Nie Teil einer Gruppe gewesen

Vor dem Oberlandesgericht Schleswig hat der mutmaßliche Al-Qaida-Unterstützer Redouane E. H. erstmals selbst ausgesagt. Sein Verteidiger war zufrieden, auch wenn manch klare Antwort fehlte

AUS SCHLESWIG ESTHER GEISSLINGER

Seit Prozessbeginn im Sommer hat er geschwiegen, aufmerksam zugehört, manchmal gelächelt, hin und wieder mit seinen Anwälten geflüstert. Jetzt redet Redouane E. H., dem die Bundesanwaltschaft vorwirft, die Terror-Organisation al-Qaida unterstützt zu haben. Gestern sprach der 37-jährige Deutsche, der in Marokko geboren wurde, vor dem Oberlandesgericht Schleswig über den Hauptvorwurf: die Gründung einer terroristischen Gruppe.

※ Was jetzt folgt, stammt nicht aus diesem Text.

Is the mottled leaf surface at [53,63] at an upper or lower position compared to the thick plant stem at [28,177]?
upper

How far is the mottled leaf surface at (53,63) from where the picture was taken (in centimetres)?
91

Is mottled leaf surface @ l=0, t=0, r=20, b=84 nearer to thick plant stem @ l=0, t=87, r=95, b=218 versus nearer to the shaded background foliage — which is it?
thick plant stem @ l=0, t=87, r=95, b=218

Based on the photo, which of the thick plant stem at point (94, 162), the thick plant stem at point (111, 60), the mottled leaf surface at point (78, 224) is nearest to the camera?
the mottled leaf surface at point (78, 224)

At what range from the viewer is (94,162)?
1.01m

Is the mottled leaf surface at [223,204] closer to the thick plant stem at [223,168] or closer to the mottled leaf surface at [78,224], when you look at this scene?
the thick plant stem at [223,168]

Ehe er im Juli 2006 an einem Hamburger Bahnhof festgenommen wurde, besaß E. H., der wegen seiner Doktorarbeit nach Deutschland gekommen war, einen Internetshop im Kieler Stadtteil Gaarden. Nach seiner Schilderung chattete er mit einem Mann, der mit ihm über die Probleme der sudanischen Provinz Darfur reden wollte. Da müsse man helfen, habe dieser gefragt – und ob E. H. Geld hätte? Das habe er verneint, aber interessant sei das Projekt ja – E. H. signalisierte, mitmachen zu wollen. Einige Mit-Chatter kannte er zu diesem Zeitpunkt – im Sommer 2006 – von arabischen Internetseiten und Online-Chats. Es sei darum gegangen, die Lage in Darfur zu verstehen, zu vermitteln – Pflicht für einen Muslim, wenn „Brüder“ streiten. Geplant sei gewesen, dass einer der Beteiligten in den Sudan reist, die Lage erkundet – am besten E. H. selbst. Gegangen sei es auch um eine militärische Ausbildung, „um sich selbst zu schützen“. E. H. sagt aus, er habe das spannend gefunden. „Abenteuerlust“ habe ihn getrieben, aber auch die Angst, fremde Truppen könnten sich im Sudan einmischen. Die Reise war geplant, als es zu Spannungen kam: Ein Beteiligter drängte zu sehr, schien nur an „Action“ interessiert.

E. H. und andere hätten sich zurückziehen wollen, aber noch nach einer eleganten Lösung gesucht. Überhaupt: Eine „Gruppe“ seien sie nie gewesen, nur eine „Versammlung“ – das sei falsch übersetzt worden. Parallel habe E. H. im Internet eine Frau in Jordanien kennen gelernt: Die Lehrerin, gläubig, mit Kopftuch, „erfüllte meine Forderungen an eine Frau“, sagt er. Heiraten habe er sie wollen und sich daher um ein Visum bemüht.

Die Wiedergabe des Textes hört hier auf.